Goal ->
Everything from the line containing "Which of the items listed as" to the last line of the records must be returned verbatim; nothing else belongs in the output.

Source material ->
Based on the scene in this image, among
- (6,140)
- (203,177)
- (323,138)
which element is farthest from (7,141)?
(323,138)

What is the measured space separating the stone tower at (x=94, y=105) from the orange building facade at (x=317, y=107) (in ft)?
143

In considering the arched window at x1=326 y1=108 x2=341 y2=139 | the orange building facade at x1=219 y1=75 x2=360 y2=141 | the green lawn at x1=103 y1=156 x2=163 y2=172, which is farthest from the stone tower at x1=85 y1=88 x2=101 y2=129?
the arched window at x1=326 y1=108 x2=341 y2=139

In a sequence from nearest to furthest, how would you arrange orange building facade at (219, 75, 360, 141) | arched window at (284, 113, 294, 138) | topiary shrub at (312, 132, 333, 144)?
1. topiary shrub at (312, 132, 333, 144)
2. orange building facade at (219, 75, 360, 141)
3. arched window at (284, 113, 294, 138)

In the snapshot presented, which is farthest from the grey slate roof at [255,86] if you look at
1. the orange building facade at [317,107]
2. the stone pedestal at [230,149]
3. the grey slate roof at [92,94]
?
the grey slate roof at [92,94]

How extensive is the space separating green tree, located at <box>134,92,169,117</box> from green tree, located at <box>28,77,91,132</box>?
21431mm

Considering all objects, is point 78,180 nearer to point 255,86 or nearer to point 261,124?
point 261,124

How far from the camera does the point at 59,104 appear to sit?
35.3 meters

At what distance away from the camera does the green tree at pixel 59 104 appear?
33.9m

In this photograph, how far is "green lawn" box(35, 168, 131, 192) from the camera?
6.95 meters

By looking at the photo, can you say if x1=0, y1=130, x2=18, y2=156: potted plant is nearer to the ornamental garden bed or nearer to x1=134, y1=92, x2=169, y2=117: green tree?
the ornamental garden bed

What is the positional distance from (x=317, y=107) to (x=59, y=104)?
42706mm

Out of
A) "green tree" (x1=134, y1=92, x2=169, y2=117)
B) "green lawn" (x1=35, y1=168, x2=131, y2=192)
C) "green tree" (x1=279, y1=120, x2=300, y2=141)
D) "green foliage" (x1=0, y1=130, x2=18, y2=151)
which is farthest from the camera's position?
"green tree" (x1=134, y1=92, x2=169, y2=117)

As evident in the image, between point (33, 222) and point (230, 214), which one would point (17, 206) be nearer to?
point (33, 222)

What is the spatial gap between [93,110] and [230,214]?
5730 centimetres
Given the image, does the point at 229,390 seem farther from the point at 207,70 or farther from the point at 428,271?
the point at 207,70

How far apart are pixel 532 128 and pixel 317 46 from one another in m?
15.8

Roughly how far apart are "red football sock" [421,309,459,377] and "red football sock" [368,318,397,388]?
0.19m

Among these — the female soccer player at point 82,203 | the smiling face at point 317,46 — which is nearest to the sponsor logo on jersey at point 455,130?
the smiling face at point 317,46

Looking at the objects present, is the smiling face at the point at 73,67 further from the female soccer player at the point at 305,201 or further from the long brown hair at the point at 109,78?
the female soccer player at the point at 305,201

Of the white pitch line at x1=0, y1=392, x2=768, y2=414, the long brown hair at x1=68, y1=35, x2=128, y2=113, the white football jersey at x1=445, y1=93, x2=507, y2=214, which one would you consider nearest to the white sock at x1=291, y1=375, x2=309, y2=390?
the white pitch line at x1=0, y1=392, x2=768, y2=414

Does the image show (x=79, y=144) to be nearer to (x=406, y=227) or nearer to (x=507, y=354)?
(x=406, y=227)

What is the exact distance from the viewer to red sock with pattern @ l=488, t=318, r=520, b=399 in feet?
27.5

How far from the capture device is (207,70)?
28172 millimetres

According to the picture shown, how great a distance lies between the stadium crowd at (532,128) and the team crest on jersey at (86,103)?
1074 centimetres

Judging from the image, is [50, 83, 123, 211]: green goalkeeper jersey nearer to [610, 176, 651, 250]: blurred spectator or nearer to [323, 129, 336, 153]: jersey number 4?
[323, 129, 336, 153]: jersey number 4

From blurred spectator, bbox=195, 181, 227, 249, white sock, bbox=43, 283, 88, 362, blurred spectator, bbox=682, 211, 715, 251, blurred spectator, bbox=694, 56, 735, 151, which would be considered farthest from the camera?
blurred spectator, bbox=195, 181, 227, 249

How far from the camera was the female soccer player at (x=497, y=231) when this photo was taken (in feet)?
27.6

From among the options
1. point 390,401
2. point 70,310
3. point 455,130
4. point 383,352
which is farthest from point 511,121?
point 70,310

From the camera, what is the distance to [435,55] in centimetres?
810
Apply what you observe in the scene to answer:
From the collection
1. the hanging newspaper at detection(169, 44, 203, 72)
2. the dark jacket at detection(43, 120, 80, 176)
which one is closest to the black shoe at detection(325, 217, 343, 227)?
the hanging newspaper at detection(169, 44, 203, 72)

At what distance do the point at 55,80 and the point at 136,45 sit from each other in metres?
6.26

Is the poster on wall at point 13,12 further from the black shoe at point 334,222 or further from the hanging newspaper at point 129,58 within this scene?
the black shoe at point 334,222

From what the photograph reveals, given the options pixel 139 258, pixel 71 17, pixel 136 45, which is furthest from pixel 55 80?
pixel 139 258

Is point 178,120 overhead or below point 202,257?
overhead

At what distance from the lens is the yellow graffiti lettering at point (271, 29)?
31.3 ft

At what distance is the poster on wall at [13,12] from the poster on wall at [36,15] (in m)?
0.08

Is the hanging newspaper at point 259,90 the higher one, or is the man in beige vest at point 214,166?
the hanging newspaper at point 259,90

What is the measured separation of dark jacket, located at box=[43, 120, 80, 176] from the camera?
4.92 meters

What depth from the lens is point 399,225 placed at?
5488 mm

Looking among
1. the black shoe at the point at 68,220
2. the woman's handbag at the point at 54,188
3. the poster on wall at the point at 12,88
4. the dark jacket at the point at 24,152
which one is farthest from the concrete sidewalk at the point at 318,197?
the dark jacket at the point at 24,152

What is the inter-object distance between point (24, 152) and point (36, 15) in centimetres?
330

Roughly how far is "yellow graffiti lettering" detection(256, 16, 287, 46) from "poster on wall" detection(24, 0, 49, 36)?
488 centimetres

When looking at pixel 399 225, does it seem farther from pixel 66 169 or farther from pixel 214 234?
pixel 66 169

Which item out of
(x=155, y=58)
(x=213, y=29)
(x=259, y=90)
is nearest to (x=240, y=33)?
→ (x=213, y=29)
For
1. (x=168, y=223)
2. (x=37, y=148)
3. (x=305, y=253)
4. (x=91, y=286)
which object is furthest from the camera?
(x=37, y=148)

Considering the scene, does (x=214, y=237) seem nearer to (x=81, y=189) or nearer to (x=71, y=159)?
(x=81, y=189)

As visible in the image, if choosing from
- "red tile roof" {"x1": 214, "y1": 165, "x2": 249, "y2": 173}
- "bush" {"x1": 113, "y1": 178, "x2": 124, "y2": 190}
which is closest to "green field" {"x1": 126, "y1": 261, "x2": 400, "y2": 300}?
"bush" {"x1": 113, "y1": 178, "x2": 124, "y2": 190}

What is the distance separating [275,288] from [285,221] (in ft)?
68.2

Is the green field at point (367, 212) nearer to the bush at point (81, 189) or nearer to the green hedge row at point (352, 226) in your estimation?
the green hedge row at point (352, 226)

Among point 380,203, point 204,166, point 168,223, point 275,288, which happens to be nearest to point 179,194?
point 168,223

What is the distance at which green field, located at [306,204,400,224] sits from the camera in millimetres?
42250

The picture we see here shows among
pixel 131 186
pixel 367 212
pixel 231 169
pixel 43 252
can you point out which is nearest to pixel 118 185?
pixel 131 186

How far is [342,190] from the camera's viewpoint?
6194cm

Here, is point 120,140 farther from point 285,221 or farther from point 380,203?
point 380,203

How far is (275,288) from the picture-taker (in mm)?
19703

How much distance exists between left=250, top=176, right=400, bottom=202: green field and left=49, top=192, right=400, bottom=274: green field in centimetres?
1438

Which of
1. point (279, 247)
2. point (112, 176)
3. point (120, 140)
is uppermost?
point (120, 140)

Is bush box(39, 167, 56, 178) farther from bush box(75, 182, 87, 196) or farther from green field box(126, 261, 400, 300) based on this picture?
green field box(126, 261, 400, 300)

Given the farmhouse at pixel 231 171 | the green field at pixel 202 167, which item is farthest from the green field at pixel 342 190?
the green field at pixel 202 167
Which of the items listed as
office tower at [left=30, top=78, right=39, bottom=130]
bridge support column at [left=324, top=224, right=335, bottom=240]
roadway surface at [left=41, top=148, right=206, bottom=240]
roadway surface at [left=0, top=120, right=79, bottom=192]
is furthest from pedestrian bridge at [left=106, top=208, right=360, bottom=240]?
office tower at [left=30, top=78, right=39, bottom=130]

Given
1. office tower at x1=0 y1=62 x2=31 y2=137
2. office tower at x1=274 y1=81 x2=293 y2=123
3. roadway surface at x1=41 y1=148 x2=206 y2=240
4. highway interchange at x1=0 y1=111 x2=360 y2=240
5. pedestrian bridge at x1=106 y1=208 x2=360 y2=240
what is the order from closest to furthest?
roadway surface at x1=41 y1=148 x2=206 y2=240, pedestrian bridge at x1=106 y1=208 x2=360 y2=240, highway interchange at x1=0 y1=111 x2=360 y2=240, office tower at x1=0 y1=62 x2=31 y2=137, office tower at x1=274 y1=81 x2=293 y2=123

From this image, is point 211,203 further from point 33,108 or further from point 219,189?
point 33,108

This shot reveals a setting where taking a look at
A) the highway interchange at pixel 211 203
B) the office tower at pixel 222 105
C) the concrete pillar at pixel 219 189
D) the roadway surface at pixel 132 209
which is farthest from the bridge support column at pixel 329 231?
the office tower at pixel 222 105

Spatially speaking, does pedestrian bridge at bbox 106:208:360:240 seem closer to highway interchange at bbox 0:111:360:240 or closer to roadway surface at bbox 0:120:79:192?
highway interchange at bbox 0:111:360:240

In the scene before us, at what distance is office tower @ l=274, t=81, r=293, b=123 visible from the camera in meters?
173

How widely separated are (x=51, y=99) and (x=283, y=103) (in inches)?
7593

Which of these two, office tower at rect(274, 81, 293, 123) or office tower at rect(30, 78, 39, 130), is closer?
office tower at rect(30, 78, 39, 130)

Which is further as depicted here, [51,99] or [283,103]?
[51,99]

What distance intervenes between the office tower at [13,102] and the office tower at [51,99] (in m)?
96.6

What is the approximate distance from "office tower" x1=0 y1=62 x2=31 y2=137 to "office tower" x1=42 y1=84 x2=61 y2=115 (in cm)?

Result of the exercise ->
Which of the items listed as
office tower at [left=30, top=78, right=39, bottom=130]
bridge support column at [left=324, top=224, right=335, bottom=240]
roadway surface at [left=41, top=148, right=206, bottom=240]
roadway surface at [left=0, top=120, right=79, bottom=192]
is furthest from pedestrian bridge at [left=106, top=208, right=360, bottom=240]?
office tower at [left=30, top=78, right=39, bottom=130]

Given
1. office tower at x1=0 y1=62 x2=31 y2=137
2. office tower at x1=274 y1=81 x2=293 y2=123
3. roadway surface at x1=41 y1=148 x2=206 y2=240
4. highway interchange at x1=0 y1=111 x2=360 y2=240
5. pedestrian bridge at x1=106 y1=208 x2=360 y2=240
what is the order from closest to furthest?
roadway surface at x1=41 y1=148 x2=206 y2=240, pedestrian bridge at x1=106 y1=208 x2=360 y2=240, highway interchange at x1=0 y1=111 x2=360 y2=240, office tower at x1=0 y1=62 x2=31 y2=137, office tower at x1=274 y1=81 x2=293 y2=123

From this image, is point 211,203 further from point 33,108 or further from point 219,189?
point 33,108

This shot reveals a setting where taking a look at
A) the highway interchange at pixel 211 203
B) the office tower at pixel 222 105
C) the concrete pillar at pixel 219 189
D) the roadway surface at pixel 132 209
which is farthest from the bridge support column at pixel 329 231?
the office tower at pixel 222 105

Spatially speaking, does pedestrian bridge at bbox 106:208:360:240 seem closer to highway interchange at bbox 0:111:360:240 or closer to roadway surface at bbox 0:120:79:192?
highway interchange at bbox 0:111:360:240

In the scene before us, at what distance is office tower @ l=274, t=81, r=293, b=123 visible from the camera in meters?
173

How widely separated are (x=51, y=99) and (x=283, y=103) (in inches)?
7593

Which of these two, office tower at rect(274, 81, 293, 123) or office tower at rect(30, 78, 39, 130), is closer?
office tower at rect(30, 78, 39, 130)

Which is further as depicted here, [51,99] or [283,103]?
[51,99]

What distance intervenes between the office tower at [13,102] and the office tower at [51,99] (in m)?
96.6

What is the approximate distance from "office tower" x1=0 y1=62 x2=31 y2=137 to "office tower" x1=42 y1=84 x2=61 y2=115 (in cm)?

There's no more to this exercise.